━━━ Records to use ━━━

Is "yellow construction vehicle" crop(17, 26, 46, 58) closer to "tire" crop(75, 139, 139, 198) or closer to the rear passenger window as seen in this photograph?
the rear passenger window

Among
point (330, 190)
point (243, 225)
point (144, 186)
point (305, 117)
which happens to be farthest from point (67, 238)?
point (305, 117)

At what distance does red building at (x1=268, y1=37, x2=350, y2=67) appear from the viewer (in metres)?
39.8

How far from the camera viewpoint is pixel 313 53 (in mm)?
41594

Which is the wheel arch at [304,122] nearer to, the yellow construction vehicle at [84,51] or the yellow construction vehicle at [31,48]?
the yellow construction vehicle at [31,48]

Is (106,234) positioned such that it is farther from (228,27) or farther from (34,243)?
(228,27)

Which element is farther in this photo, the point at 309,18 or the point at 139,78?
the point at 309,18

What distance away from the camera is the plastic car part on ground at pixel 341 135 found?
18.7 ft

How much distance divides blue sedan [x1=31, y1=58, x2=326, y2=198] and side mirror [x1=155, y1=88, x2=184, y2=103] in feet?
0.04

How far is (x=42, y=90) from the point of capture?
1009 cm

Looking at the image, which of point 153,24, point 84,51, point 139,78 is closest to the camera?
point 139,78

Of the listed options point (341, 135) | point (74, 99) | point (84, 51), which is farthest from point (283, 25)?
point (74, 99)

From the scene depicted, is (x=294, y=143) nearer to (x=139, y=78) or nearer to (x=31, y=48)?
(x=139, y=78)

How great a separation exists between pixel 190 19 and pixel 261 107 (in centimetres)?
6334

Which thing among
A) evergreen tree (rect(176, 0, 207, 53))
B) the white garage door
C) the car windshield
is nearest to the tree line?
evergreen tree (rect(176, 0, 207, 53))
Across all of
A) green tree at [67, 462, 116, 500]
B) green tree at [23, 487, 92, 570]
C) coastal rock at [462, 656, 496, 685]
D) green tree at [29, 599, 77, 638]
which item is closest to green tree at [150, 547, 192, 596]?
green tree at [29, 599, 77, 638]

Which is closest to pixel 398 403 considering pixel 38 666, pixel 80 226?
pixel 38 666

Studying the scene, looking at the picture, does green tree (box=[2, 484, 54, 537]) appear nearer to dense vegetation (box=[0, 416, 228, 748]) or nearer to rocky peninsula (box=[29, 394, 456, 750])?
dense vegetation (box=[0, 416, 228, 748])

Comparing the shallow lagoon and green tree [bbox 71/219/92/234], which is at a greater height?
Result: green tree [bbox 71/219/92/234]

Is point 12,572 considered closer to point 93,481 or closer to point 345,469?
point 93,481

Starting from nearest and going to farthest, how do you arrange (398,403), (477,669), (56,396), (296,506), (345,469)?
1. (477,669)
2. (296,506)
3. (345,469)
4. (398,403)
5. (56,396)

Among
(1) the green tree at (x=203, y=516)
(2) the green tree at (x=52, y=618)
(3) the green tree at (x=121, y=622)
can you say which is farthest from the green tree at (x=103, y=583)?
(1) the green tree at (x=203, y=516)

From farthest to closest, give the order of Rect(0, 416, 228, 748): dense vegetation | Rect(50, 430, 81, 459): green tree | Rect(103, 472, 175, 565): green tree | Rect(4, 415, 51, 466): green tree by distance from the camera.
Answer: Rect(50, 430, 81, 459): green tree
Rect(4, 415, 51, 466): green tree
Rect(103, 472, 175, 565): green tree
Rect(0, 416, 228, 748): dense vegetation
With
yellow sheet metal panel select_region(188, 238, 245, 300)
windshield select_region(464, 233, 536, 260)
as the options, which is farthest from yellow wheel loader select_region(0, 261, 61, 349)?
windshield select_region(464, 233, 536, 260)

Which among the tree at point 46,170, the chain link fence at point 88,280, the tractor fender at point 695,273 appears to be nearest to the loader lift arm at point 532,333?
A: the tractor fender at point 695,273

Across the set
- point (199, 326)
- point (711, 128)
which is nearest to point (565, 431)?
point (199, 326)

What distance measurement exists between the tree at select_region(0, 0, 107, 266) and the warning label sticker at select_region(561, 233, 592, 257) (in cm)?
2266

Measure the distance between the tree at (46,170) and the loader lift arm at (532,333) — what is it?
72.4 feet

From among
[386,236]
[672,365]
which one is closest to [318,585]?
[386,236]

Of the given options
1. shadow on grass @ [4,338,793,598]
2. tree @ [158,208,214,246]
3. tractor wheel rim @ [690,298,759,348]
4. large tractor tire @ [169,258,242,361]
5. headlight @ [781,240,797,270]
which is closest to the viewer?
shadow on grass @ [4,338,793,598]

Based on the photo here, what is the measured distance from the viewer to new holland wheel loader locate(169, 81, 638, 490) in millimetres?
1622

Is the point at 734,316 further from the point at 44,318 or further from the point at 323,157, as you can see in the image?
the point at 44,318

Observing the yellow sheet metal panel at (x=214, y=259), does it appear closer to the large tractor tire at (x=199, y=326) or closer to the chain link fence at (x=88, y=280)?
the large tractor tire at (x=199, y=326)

━━━

**Directions for this task:** Update the lines above so that every "blue sedan" becomes "blue hatchback", and keep everything else the same.

**Response below:**
Is "yellow construction vehicle" crop(17, 26, 46, 58) closer to "tire" crop(75, 139, 139, 198) or closer to the rear passenger window as seen in this photograph?
the rear passenger window

Among
point (330, 190)
point (243, 225)
point (144, 186)
point (305, 117)
which happens to be farthest from point (67, 238)?
point (305, 117)

At what distance does red building at (x1=268, y1=37, x2=350, y2=67) appear from the viewer (in metres)?
39.8

How far from the camera viewpoint is pixel 313 53 (in mm)?
41594

Which is the wheel arch at [304,122] nearer to, the yellow construction vehicle at [84,51] or the yellow construction vehicle at [31,48]?
the yellow construction vehicle at [31,48]

Is (106,234) positioned such that it is farther from (228,27) or farther from (34,243)?
(228,27)

Which element is farther in this photo, the point at 309,18 or the point at 139,78?
the point at 309,18

What distance away from the camera is the plastic car part on ground at pixel 341 135 found?
18.7 ft

How much distance divides blue hatchback [x1=31, y1=58, x2=326, y2=198] and side mirror [x1=155, y1=88, x2=184, y2=103] in feet?
0.04

How far is (x=42, y=90) from the point of capture?
1009 cm

Looking at the image, which of point 153,24, point 84,51, point 139,78 is closest to the camera?
point 139,78

Of the listed options point (341, 135) | point (74, 99) | point (84, 51), which is farthest from point (283, 25)?
point (74, 99)

From the scene depicted, is (x=294, y=143) nearer to (x=139, y=78) or nearer to (x=31, y=48)?
(x=139, y=78)

How great a separation exists between pixel 190 19 and pixel 261 107 (in centimetres)?
6334

Which thing among
A) evergreen tree (rect(176, 0, 207, 53))
B) the white garage door
C) the car windshield
is nearest to the tree line?
evergreen tree (rect(176, 0, 207, 53))
Across all of
A) green tree at [67, 462, 116, 500]
B) green tree at [23, 487, 92, 570]
C) coastal rock at [462, 656, 496, 685]
D) green tree at [29, 599, 77, 638]
which item is closest to green tree at [150, 547, 192, 596]?
green tree at [29, 599, 77, 638]

Which is closest to pixel 398 403 considering pixel 38 666, pixel 80 226?
pixel 38 666

Studying the scene, looking at the picture, does green tree (box=[2, 484, 54, 537]) appear nearer to dense vegetation (box=[0, 416, 228, 748]) or nearer to rocky peninsula (box=[29, 394, 456, 750])?
dense vegetation (box=[0, 416, 228, 748])

Comparing the shallow lagoon and green tree [bbox 71/219/92/234], which is at a greater height?
Result: green tree [bbox 71/219/92/234]

Is point 12,572 considered closer to point 93,481 or closer to point 345,469?
point 93,481

Starting from nearest and going to farthest, how do you arrange (398,403), (477,669), (56,396), (296,506), (345,469)?
1. (477,669)
2. (296,506)
3. (345,469)
4. (398,403)
5. (56,396)

Among
(1) the green tree at (x=203, y=516)
(2) the green tree at (x=52, y=618)
(3) the green tree at (x=121, y=622)
can you say which is farthest from the green tree at (x=103, y=583)?
(1) the green tree at (x=203, y=516)

From farthest to closest, give the order of Rect(0, 416, 228, 748): dense vegetation | Rect(50, 430, 81, 459): green tree | Rect(103, 472, 175, 565): green tree | Rect(4, 415, 51, 466): green tree by distance from the camera.
Answer: Rect(50, 430, 81, 459): green tree
Rect(4, 415, 51, 466): green tree
Rect(103, 472, 175, 565): green tree
Rect(0, 416, 228, 748): dense vegetation
With
yellow sheet metal panel select_region(188, 238, 245, 300)
windshield select_region(464, 233, 536, 260)
as the options, which is farthest from yellow wheel loader select_region(0, 261, 61, 349)?
windshield select_region(464, 233, 536, 260)

Which among the tree at point 46,170, the chain link fence at point 88,280, the tractor fender at point 695,273 appears to be nearest to the loader lift arm at point 532,333?
A: the tractor fender at point 695,273

Across the set
- point (199, 326)
- point (711, 128)
which is nearest to point (565, 431)?
point (199, 326)

What distance measurement exists between the tree at select_region(0, 0, 107, 266) and the warning label sticker at select_region(561, 233, 592, 257) (in cm)?
2266

Measure the distance between the tree at (46,170) and the loader lift arm at (532,333) — what is it?
72.4 feet

From among
[386,236]
[672,365]
which one is closest to [318,585]?
[386,236]

Of the given options
1. shadow on grass @ [4,338,793,598]
2. tree @ [158,208,214,246]
3. tractor wheel rim @ [690,298,759,348]
4. large tractor tire @ [169,258,242,361]
5. headlight @ [781,240,797,270]
which is closest to the viewer?
shadow on grass @ [4,338,793,598]

Based on the photo here, what is the measured distance from the viewer to new holland wheel loader locate(169, 81, 638, 490) in millimetres?
1622

Is the point at 734,316 further from the point at 44,318 or further from the point at 323,157, as you can see in the image?
the point at 44,318

Observing the yellow sheet metal panel at (x=214, y=259), does it appear closer to the large tractor tire at (x=199, y=326) or closer to the chain link fence at (x=88, y=280)?
the large tractor tire at (x=199, y=326)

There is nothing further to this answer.